Knockdown of CREB alters human GBM cell cycle kinetics through regulation of cyclin B1, cyclin D1 and PCNA. (a, b) Synchronized GBM cell lines T98G and U118 were treated with either siCREB or scramble control siRNA and then stimulated with serum for 24 h before being analysed for cell cycle proportions using DNA-content analysis. (c, d) Synchronized GBM cell lines T98G and U118 were treated with either siCREB or scramble control siRNA, stimulated with serum and harvested every 12 h for analysis for cyclin B1, cyclin D1 and PCNA expression. (e, f) Synchronized GBM cell lines T98G and U118 were treated with either siCREB or scrambled control siRNA and then stimulated with serum for 24 h before harvesting and analysis using qRT–PCR for CCNB1, CCND1 and PCNA mRNA expression. ***P<0.0005, **P<0.005, *P<0.05. All western blottings were performed at least three times, and blottings for total CREB assay were imaged, then membranes were stripped and reprobed for pCREB detection.

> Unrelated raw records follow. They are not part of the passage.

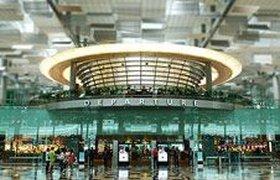 """""""Пулково"""" могут перестроить по сингапурскому образцу: бассейн, кино и сады"""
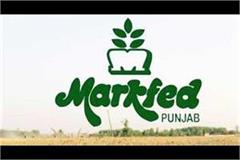 markfed enters e commerce space  launches own app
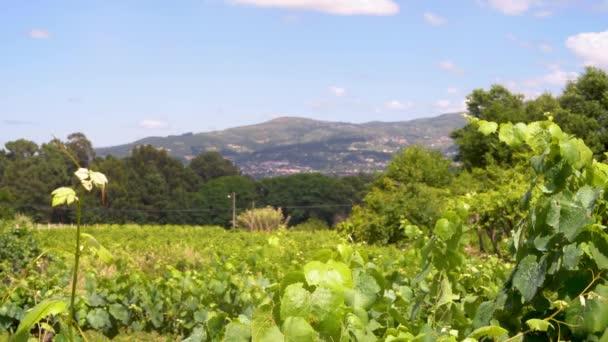 hegyek és homályos szőlő táj
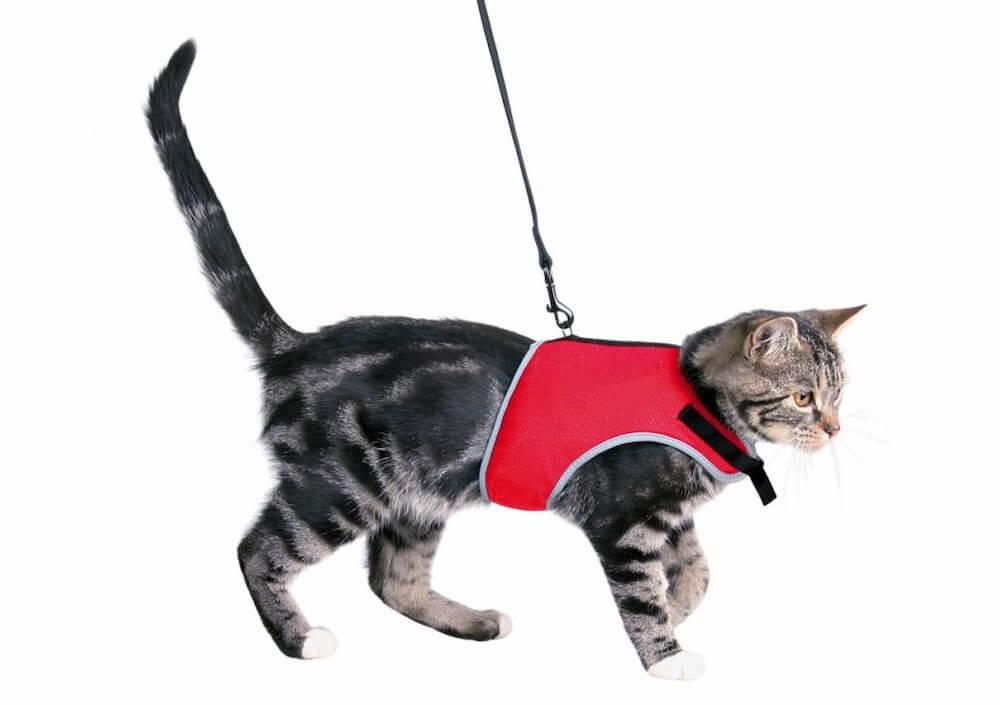 Как подобрать кошачью шлейку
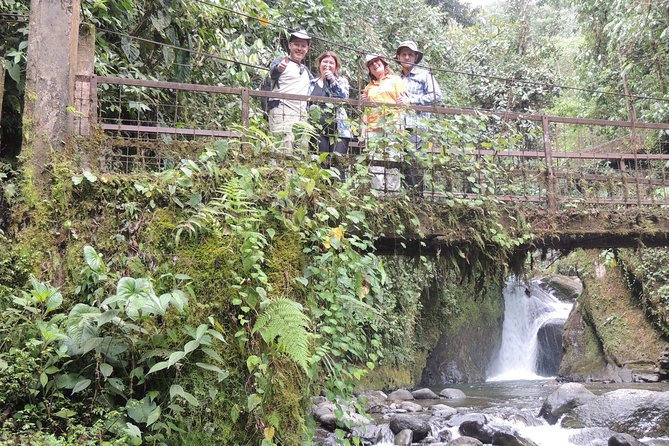 Mindo Cloud Forest Private Day Tour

Selective CREB regulation of cell cycle factors by canonical and non-canonical interations with the PI3K pathway

To investigate the mechanism of the differential regulation of cyclin D1, cyclin B1 and PCNA by CREB in T98G compared with U118 cells, we looked at whether CREB knockdown affected upstream signalling components, given that previous studies have shown a link between CREB and upstream signalling components of the PI3K and MAPK pathways, such as insulin growth factor receptor (IGFR) and insulin receptor substrate-1/2 (IRS-1/2).31, 32 Crucially, T98G and U118 differ in PTEN status (T98G PTEN+ and U118 PTEN), which may account for the differential CREB-mediated regulation of cell cycle factors via interaction with the MAPK and PI3K pathways.33, 34 Treatment of T98G cells with siCREB resulted in an almost complete block of AKT activation, which was not rescued by the addition of serum (Figure 6a). In comparison, CREB knockdown in U118 cells showed reduced AKT activation only in serum-free conditions (Figure 6b). Upon the addition of serum, AKT activation in U118 cells increased to levels identical to control cells (Figure 6b).

Figure 6
figure 6

Selective dependence of cyclin expression on CREB is determined by the PI3K pathway and tumour-suppressor PTEN status in glioma cells. (a, b) T98G and U118 cells were treated with either scramble or siCREB for 24 h before exposure to serum-free or serum conditions for 12 h. Cell lysate was then analysed for markers of PI3K activation. (c) U118 cells were treated with either LY294002, siCREB or both, and cell lysate was then immunoblotted for cyclin B1, cyclin D1 and PCNA expression changes. All western blottings were performed at least three times, and where applicable, total CREB and AKT were imaged, and then membranes were stripped and reprobed for pCREB and pAKT detection.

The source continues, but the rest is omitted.